RH: I don’t see his story in that way. I am interested in the early success and the critical neglect, as well as what that did to him and his sense of voice and vocation. If you look at the Northborough sonnets, you see that he had just made a major move from Helpston to Northborough. Clearly there were all these problems about whether he would ever be published. There was this confidence in his own voice in the Northborough sonnets, which was astonishing. His use of absence of punctuation was really interesting, merging different readings within a set of 14 lines. I do write sonnets and I have learnt a lot from Clare in sonnets. I don’t see that episodic way of looking at his writing and mental health difficulties and how he managed that. I don’t find that a helpful way of following his example. He was someone who, very early on, had loads of pressures, and yet, for me, he kept going, he kept writing. He explored prose writing.
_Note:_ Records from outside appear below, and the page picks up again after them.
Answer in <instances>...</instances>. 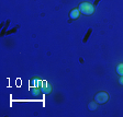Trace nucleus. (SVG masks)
<instances>
[{
    "mask_svg": "<svg viewBox=\"0 0 123 117\" xmlns=\"http://www.w3.org/2000/svg\"><path fill=\"white\" fill-rule=\"evenodd\" d=\"M78 9H79L80 12L85 15H90L93 13V11H95V7L89 2H81L79 5V8H78Z\"/></svg>",
    "mask_w": 123,
    "mask_h": 117,
    "instance_id": "obj_1",
    "label": "nucleus"
},
{
    "mask_svg": "<svg viewBox=\"0 0 123 117\" xmlns=\"http://www.w3.org/2000/svg\"><path fill=\"white\" fill-rule=\"evenodd\" d=\"M108 100H109V94L107 92H99L95 96V101L98 104H103V103L108 102Z\"/></svg>",
    "mask_w": 123,
    "mask_h": 117,
    "instance_id": "obj_2",
    "label": "nucleus"
},
{
    "mask_svg": "<svg viewBox=\"0 0 123 117\" xmlns=\"http://www.w3.org/2000/svg\"><path fill=\"white\" fill-rule=\"evenodd\" d=\"M79 9H74V10H72L70 12H69V17H70V19L72 20H76V19H78V17H79Z\"/></svg>",
    "mask_w": 123,
    "mask_h": 117,
    "instance_id": "obj_3",
    "label": "nucleus"
},
{
    "mask_svg": "<svg viewBox=\"0 0 123 117\" xmlns=\"http://www.w3.org/2000/svg\"><path fill=\"white\" fill-rule=\"evenodd\" d=\"M98 108V103L96 102H90L89 104H88V110L89 111H96Z\"/></svg>",
    "mask_w": 123,
    "mask_h": 117,
    "instance_id": "obj_4",
    "label": "nucleus"
},
{
    "mask_svg": "<svg viewBox=\"0 0 123 117\" xmlns=\"http://www.w3.org/2000/svg\"><path fill=\"white\" fill-rule=\"evenodd\" d=\"M91 33H92V28H88L87 33H86V35H85L84 39H82V43H86V42L88 41V38L90 37V35H91Z\"/></svg>",
    "mask_w": 123,
    "mask_h": 117,
    "instance_id": "obj_5",
    "label": "nucleus"
},
{
    "mask_svg": "<svg viewBox=\"0 0 123 117\" xmlns=\"http://www.w3.org/2000/svg\"><path fill=\"white\" fill-rule=\"evenodd\" d=\"M51 90H52V89H51V87H49V84H47V83L45 82V83H44L43 89H42V91H43L44 93H45V94H47V93H49V92H51Z\"/></svg>",
    "mask_w": 123,
    "mask_h": 117,
    "instance_id": "obj_6",
    "label": "nucleus"
},
{
    "mask_svg": "<svg viewBox=\"0 0 123 117\" xmlns=\"http://www.w3.org/2000/svg\"><path fill=\"white\" fill-rule=\"evenodd\" d=\"M117 73L120 74V76H123V64H119L117 66Z\"/></svg>",
    "mask_w": 123,
    "mask_h": 117,
    "instance_id": "obj_7",
    "label": "nucleus"
},
{
    "mask_svg": "<svg viewBox=\"0 0 123 117\" xmlns=\"http://www.w3.org/2000/svg\"><path fill=\"white\" fill-rule=\"evenodd\" d=\"M32 94H33L34 96H35V95L37 96V95L40 94V91H38L37 89H33V90H32Z\"/></svg>",
    "mask_w": 123,
    "mask_h": 117,
    "instance_id": "obj_8",
    "label": "nucleus"
},
{
    "mask_svg": "<svg viewBox=\"0 0 123 117\" xmlns=\"http://www.w3.org/2000/svg\"><path fill=\"white\" fill-rule=\"evenodd\" d=\"M119 82H120V84H122V85H123V76H121V78H120V80H119Z\"/></svg>",
    "mask_w": 123,
    "mask_h": 117,
    "instance_id": "obj_9",
    "label": "nucleus"
},
{
    "mask_svg": "<svg viewBox=\"0 0 123 117\" xmlns=\"http://www.w3.org/2000/svg\"><path fill=\"white\" fill-rule=\"evenodd\" d=\"M100 2V0H96L95 1V5H93V7H96V6H98V3Z\"/></svg>",
    "mask_w": 123,
    "mask_h": 117,
    "instance_id": "obj_10",
    "label": "nucleus"
}]
</instances>
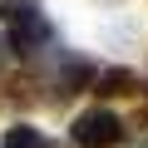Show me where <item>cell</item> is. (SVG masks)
Listing matches in <instances>:
<instances>
[{
    "mask_svg": "<svg viewBox=\"0 0 148 148\" xmlns=\"http://www.w3.org/2000/svg\"><path fill=\"white\" fill-rule=\"evenodd\" d=\"M0 148H54V143L35 123H10V128H0Z\"/></svg>",
    "mask_w": 148,
    "mask_h": 148,
    "instance_id": "5b68a950",
    "label": "cell"
},
{
    "mask_svg": "<svg viewBox=\"0 0 148 148\" xmlns=\"http://www.w3.org/2000/svg\"><path fill=\"white\" fill-rule=\"evenodd\" d=\"M0 49H5V35H0Z\"/></svg>",
    "mask_w": 148,
    "mask_h": 148,
    "instance_id": "52a82bcc",
    "label": "cell"
},
{
    "mask_svg": "<svg viewBox=\"0 0 148 148\" xmlns=\"http://www.w3.org/2000/svg\"><path fill=\"white\" fill-rule=\"evenodd\" d=\"M94 94L99 99H128V94H138V74L133 69H104L94 79Z\"/></svg>",
    "mask_w": 148,
    "mask_h": 148,
    "instance_id": "277c9868",
    "label": "cell"
},
{
    "mask_svg": "<svg viewBox=\"0 0 148 148\" xmlns=\"http://www.w3.org/2000/svg\"><path fill=\"white\" fill-rule=\"evenodd\" d=\"M69 143L74 148H114V143H123V119L114 109H84L69 123Z\"/></svg>",
    "mask_w": 148,
    "mask_h": 148,
    "instance_id": "6da1fadb",
    "label": "cell"
},
{
    "mask_svg": "<svg viewBox=\"0 0 148 148\" xmlns=\"http://www.w3.org/2000/svg\"><path fill=\"white\" fill-rule=\"evenodd\" d=\"M49 40H54V30H49L45 10H25V15L10 20V49L15 54H40Z\"/></svg>",
    "mask_w": 148,
    "mask_h": 148,
    "instance_id": "7a4b0ae2",
    "label": "cell"
},
{
    "mask_svg": "<svg viewBox=\"0 0 148 148\" xmlns=\"http://www.w3.org/2000/svg\"><path fill=\"white\" fill-rule=\"evenodd\" d=\"M94 79H99V69H94L84 54H64V59H59V79H54V99L84 89V84H94Z\"/></svg>",
    "mask_w": 148,
    "mask_h": 148,
    "instance_id": "3957f363",
    "label": "cell"
},
{
    "mask_svg": "<svg viewBox=\"0 0 148 148\" xmlns=\"http://www.w3.org/2000/svg\"><path fill=\"white\" fill-rule=\"evenodd\" d=\"M25 10H35V0H0V20H15Z\"/></svg>",
    "mask_w": 148,
    "mask_h": 148,
    "instance_id": "8992f818",
    "label": "cell"
}]
</instances>
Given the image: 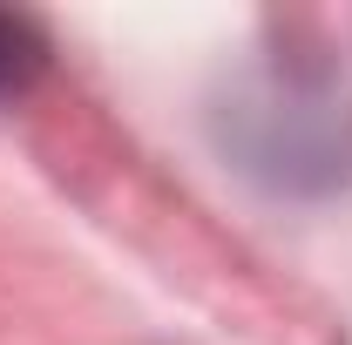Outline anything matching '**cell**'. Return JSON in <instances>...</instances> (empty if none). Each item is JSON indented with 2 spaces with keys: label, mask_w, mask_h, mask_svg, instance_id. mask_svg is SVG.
Returning <instances> with one entry per match:
<instances>
[{
  "label": "cell",
  "mask_w": 352,
  "mask_h": 345,
  "mask_svg": "<svg viewBox=\"0 0 352 345\" xmlns=\"http://www.w3.org/2000/svg\"><path fill=\"white\" fill-rule=\"evenodd\" d=\"M223 142L244 156V170L271 176L278 190H325L352 163L346 122L298 88H264L251 102H237Z\"/></svg>",
  "instance_id": "cell-1"
},
{
  "label": "cell",
  "mask_w": 352,
  "mask_h": 345,
  "mask_svg": "<svg viewBox=\"0 0 352 345\" xmlns=\"http://www.w3.org/2000/svg\"><path fill=\"white\" fill-rule=\"evenodd\" d=\"M41 75H47V34H41V21L0 7V102H21Z\"/></svg>",
  "instance_id": "cell-2"
}]
</instances>
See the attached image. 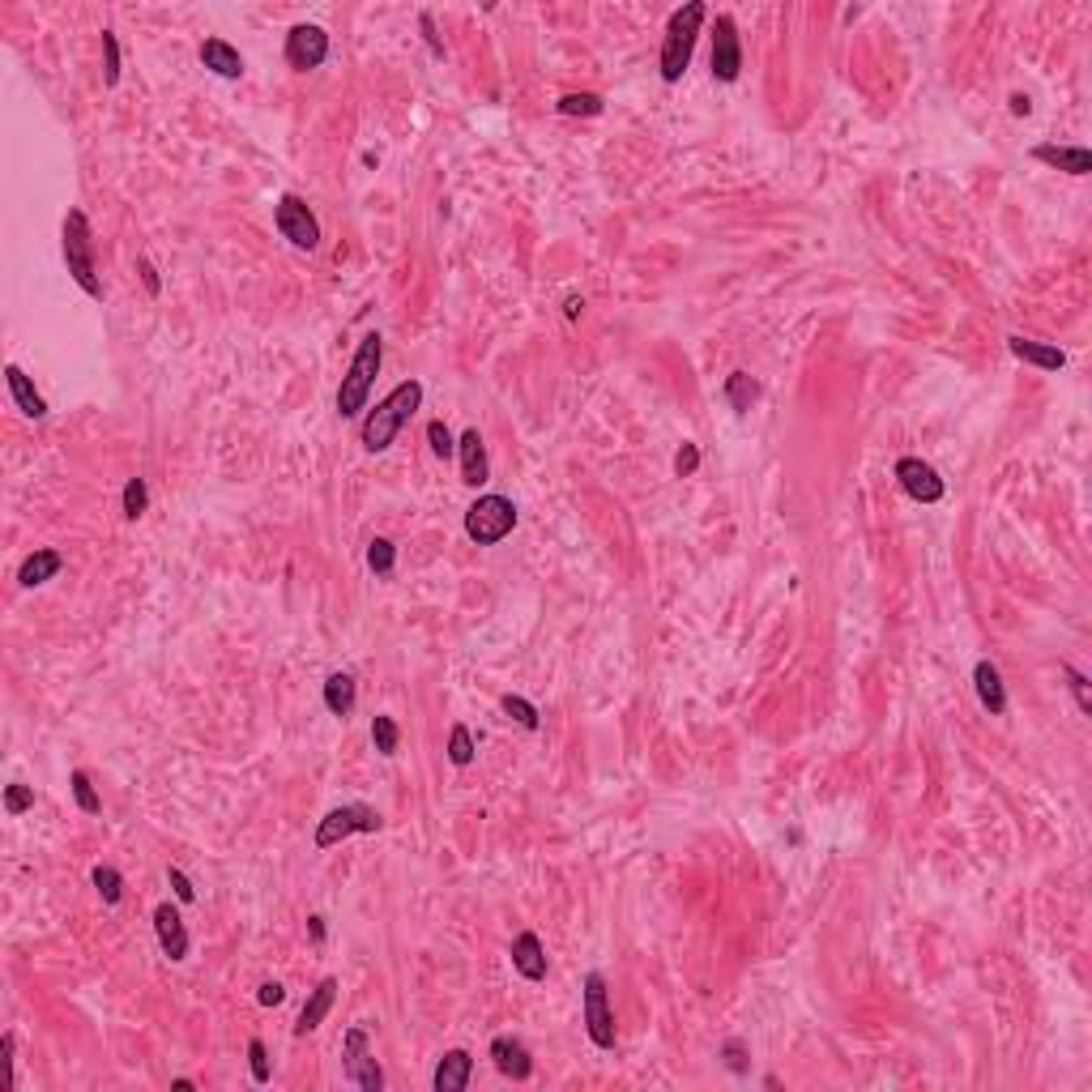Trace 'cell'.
I'll return each mask as SVG.
<instances>
[{
  "label": "cell",
  "mask_w": 1092,
  "mask_h": 1092,
  "mask_svg": "<svg viewBox=\"0 0 1092 1092\" xmlns=\"http://www.w3.org/2000/svg\"><path fill=\"white\" fill-rule=\"evenodd\" d=\"M325 60H329V34H325V26H316V22L291 26V34H286V64H291L295 73H312V68H320Z\"/></svg>",
  "instance_id": "10"
},
{
  "label": "cell",
  "mask_w": 1092,
  "mask_h": 1092,
  "mask_svg": "<svg viewBox=\"0 0 1092 1092\" xmlns=\"http://www.w3.org/2000/svg\"><path fill=\"white\" fill-rule=\"evenodd\" d=\"M333 998H337V977H325V981H320V986L312 990V998L303 1002L299 1025H295V1037H308V1033H316V1029H320V1020L329 1016Z\"/></svg>",
  "instance_id": "24"
},
{
  "label": "cell",
  "mask_w": 1092,
  "mask_h": 1092,
  "mask_svg": "<svg viewBox=\"0 0 1092 1092\" xmlns=\"http://www.w3.org/2000/svg\"><path fill=\"white\" fill-rule=\"evenodd\" d=\"M705 17H709V5H705V0H687L683 9L670 13L666 39H661V82H666V86H674L678 77L687 73L691 51H695V34H700Z\"/></svg>",
  "instance_id": "2"
},
{
  "label": "cell",
  "mask_w": 1092,
  "mask_h": 1092,
  "mask_svg": "<svg viewBox=\"0 0 1092 1092\" xmlns=\"http://www.w3.org/2000/svg\"><path fill=\"white\" fill-rule=\"evenodd\" d=\"M308 930H312L316 943H325V918H316V913H312V918H308Z\"/></svg>",
  "instance_id": "49"
},
{
  "label": "cell",
  "mask_w": 1092,
  "mask_h": 1092,
  "mask_svg": "<svg viewBox=\"0 0 1092 1092\" xmlns=\"http://www.w3.org/2000/svg\"><path fill=\"white\" fill-rule=\"evenodd\" d=\"M512 969L525 981H542L547 977V947L533 930H521V935L512 939Z\"/></svg>",
  "instance_id": "17"
},
{
  "label": "cell",
  "mask_w": 1092,
  "mask_h": 1092,
  "mask_svg": "<svg viewBox=\"0 0 1092 1092\" xmlns=\"http://www.w3.org/2000/svg\"><path fill=\"white\" fill-rule=\"evenodd\" d=\"M60 568H64V555L43 547V551H34V555H26V560H22V568H17V585H22V589H39V585H47L51 577H56Z\"/></svg>",
  "instance_id": "21"
},
{
  "label": "cell",
  "mask_w": 1092,
  "mask_h": 1092,
  "mask_svg": "<svg viewBox=\"0 0 1092 1092\" xmlns=\"http://www.w3.org/2000/svg\"><path fill=\"white\" fill-rule=\"evenodd\" d=\"M581 312H585V299H581V295H572V299L564 303V316H568V320H577Z\"/></svg>",
  "instance_id": "47"
},
{
  "label": "cell",
  "mask_w": 1092,
  "mask_h": 1092,
  "mask_svg": "<svg viewBox=\"0 0 1092 1092\" xmlns=\"http://www.w3.org/2000/svg\"><path fill=\"white\" fill-rule=\"evenodd\" d=\"M722 1063H726L730 1076H747L751 1059H747V1042H743V1037H730V1042L722 1046Z\"/></svg>",
  "instance_id": "34"
},
{
  "label": "cell",
  "mask_w": 1092,
  "mask_h": 1092,
  "mask_svg": "<svg viewBox=\"0 0 1092 1092\" xmlns=\"http://www.w3.org/2000/svg\"><path fill=\"white\" fill-rule=\"evenodd\" d=\"M897 482L905 487V495H913L918 504H939L943 499V478L930 461L922 457H901L897 461Z\"/></svg>",
  "instance_id": "12"
},
{
  "label": "cell",
  "mask_w": 1092,
  "mask_h": 1092,
  "mask_svg": "<svg viewBox=\"0 0 1092 1092\" xmlns=\"http://www.w3.org/2000/svg\"><path fill=\"white\" fill-rule=\"evenodd\" d=\"M167 884L175 888V901H184V905H192V901H196V888H192V880H188V875H184L180 867H167Z\"/></svg>",
  "instance_id": "42"
},
{
  "label": "cell",
  "mask_w": 1092,
  "mask_h": 1092,
  "mask_svg": "<svg viewBox=\"0 0 1092 1092\" xmlns=\"http://www.w3.org/2000/svg\"><path fill=\"white\" fill-rule=\"evenodd\" d=\"M137 274H141V282H146V291H150V295H163V282H158V270H154V265H150L146 257L137 261Z\"/></svg>",
  "instance_id": "44"
},
{
  "label": "cell",
  "mask_w": 1092,
  "mask_h": 1092,
  "mask_svg": "<svg viewBox=\"0 0 1092 1092\" xmlns=\"http://www.w3.org/2000/svg\"><path fill=\"white\" fill-rule=\"evenodd\" d=\"M474 1076V1059L465 1050H449L444 1059L436 1063V1076H432V1088L436 1092H465V1084H470Z\"/></svg>",
  "instance_id": "18"
},
{
  "label": "cell",
  "mask_w": 1092,
  "mask_h": 1092,
  "mask_svg": "<svg viewBox=\"0 0 1092 1092\" xmlns=\"http://www.w3.org/2000/svg\"><path fill=\"white\" fill-rule=\"evenodd\" d=\"M457 457H461V482L482 487V482L491 478V457H487V444H482L478 427H470V432L457 436Z\"/></svg>",
  "instance_id": "13"
},
{
  "label": "cell",
  "mask_w": 1092,
  "mask_h": 1092,
  "mask_svg": "<svg viewBox=\"0 0 1092 1092\" xmlns=\"http://www.w3.org/2000/svg\"><path fill=\"white\" fill-rule=\"evenodd\" d=\"M325 709L333 718H350L354 713V678L346 670H337L325 678Z\"/></svg>",
  "instance_id": "26"
},
{
  "label": "cell",
  "mask_w": 1092,
  "mask_h": 1092,
  "mask_svg": "<svg viewBox=\"0 0 1092 1092\" xmlns=\"http://www.w3.org/2000/svg\"><path fill=\"white\" fill-rule=\"evenodd\" d=\"M491 1063L499 1076H508V1080H529L533 1076V1059H529V1050L521 1037H495L491 1042Z\"/></svg>",
  "instance_id": "14"
},
{
  "label": "cell",
  "mask_w": 1092,
  "mask_h": 1092,
  "mask_svg": "<svg viewBox=\"0 0 1092 1092\" xmlns=\"http://www.w3.org/2000/svg\"><path fill=\"white\" fill-rule=\"evenodd\" d=\"M120 508H124V516H129V521L146 516V508H150V487H146V478H129V482H124Z\"/></svg>",
  "instance_id": "28"
},
{
  "label": "cell",
  "mask_w": 1092,
  "mask_h": 1092,
  "mask_svg": "<svg viewBox=\"0 0 1092 1092\" xmlns=\"http://www.w3.org/2000/svg\"><path fill=\"white\" fill-rule=\"evenodd\" d=\"M342 1059H346V1080H350V1084H359L363 1092H380V1088H384V1071H380V1063H375V1054H371V1042H367V1029H363V1025L346 1029V1037H342Z\"/></svg>",
  "instance_id": "8"
},
{
  "label": "cell",
  "mask_w": 1092,
  "mask_h": 1092,
  "mask_svg": "<svg viewBox=\"0 0 1092 1092\" xmlns=\"http://www.w3.org/2000/svg\"><path fill=\"white\" fill-rule=\"evenodd\" d=\"M60 244H64V265L73 282L82 286L91 299H103V282H99V248H95V230H91V218L82 209H68L64 213V226H60Z\"/></svg>",
  "instance_id": "3"
},
{
  "label": "cell",
  "mask_w": 1092,
  "mask_h": 1092,
  "mask_svg": "<svg viewBox=\"0 0 1092 1092\" xmlns=\"http://www.w3.org/2000/svg\"><path fill=\"white\" fill-rule=\"evenodd\" d=\"M695 470H700V449H695L691 440H683V449L674 453V474L678 478H691Z\"/></svg>",
  "instance_id": "41"
},
{
  "label": "cell",
  "mask_w": 1092,
  "mask_h": 1092,
  "mask_svg": "<svg viewBox=\"0 0 1092 1092\" xmlns=\"http://www.w3.org/2000/svg\"><path fill=\"white\" fill-rule=\"evenodd\" d=\"M760 393H764V388H760V380H756L751 371H730L726 384H722V398L730 402L734 415H747V410L760 402Z\"/></svg>",
  "instance_id": "25"
},
{
  "label": "cell",
  "mask_w": 1092,
  "mask_h": 1092,
  "mask_svg": "<svg viewBox=\"0 0 1092 1092\" xmlns=\"http://www.w3.org/2000/svg\"><path fill=\"white\" fill-rule=\"evenodd\" d=\"M499 709H504V713H508V718H512L516 726H525V730H538V726H542V718H538V709H533V705L525 700V695H512V691H508V695H504V700H499Z\"/></svg>",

This is a very living, questioning, challenging voice. The last twenty years in the asylum could be seen as tragic but I still feel there was a heroism there, less so still for men. I think his example is inspiring in that way. A poem like Don Juan, which is quite radical and extreme in its misogyny, his own misogyny, is quite daring of him, and quite scandalous with some of those stanzas and lines. They’re disturbing to read as a twenty-first century reader. In a poem like Don Juan, there is a very bold, verbal energy, where Clare is playing with his craft and subjects you wouldn’t normally associate him with eighty-five miles from home. There’s Childe Harold with Don Juan, both written at the same time and quite radically different voices going on. I don’t view the life in that episodic way. He does represent a lot of things but, for me, one of the things he represents is his craft. They don’t stand still, for me, the poems, which is another thing I find impressive about him.

SH: When you read the poems that he wrote later in Northampton Asylum, do you find them yourself uncomfortable to read?

RH: If you look at Don Juan, they are definitely uncomfortable. It’s not a nice, cosy, green Clare, is it, the voice of Don Juan? That’s what a lot of people would associate with Clare. I think we can learn from him, from our own views of women in nineteenth century poetry. There are still lessons, I think, in the range of his work. I am with you in the sense that sometimes discomfort is not necessarily a bad thing if it’s challenging us about what can or can’t be said, written, or published. It’s better to confront us with our own assumptions about what a poem is and how a poet can experiment with their own voice. My own view is that he was doing that consciously rather than unconsciously. It’s still someone who had facility with words and who thought in images. The asylum is somewhere where he’s still a poet, the images about losing vowels and consonants and all of that, and how brave he was to keep experimenting. I suppose that’s my conclusion, that discomfort when reading a poem is not necessarily a bad thing, challenging you with your assumptions about what he could and couldn’t write about.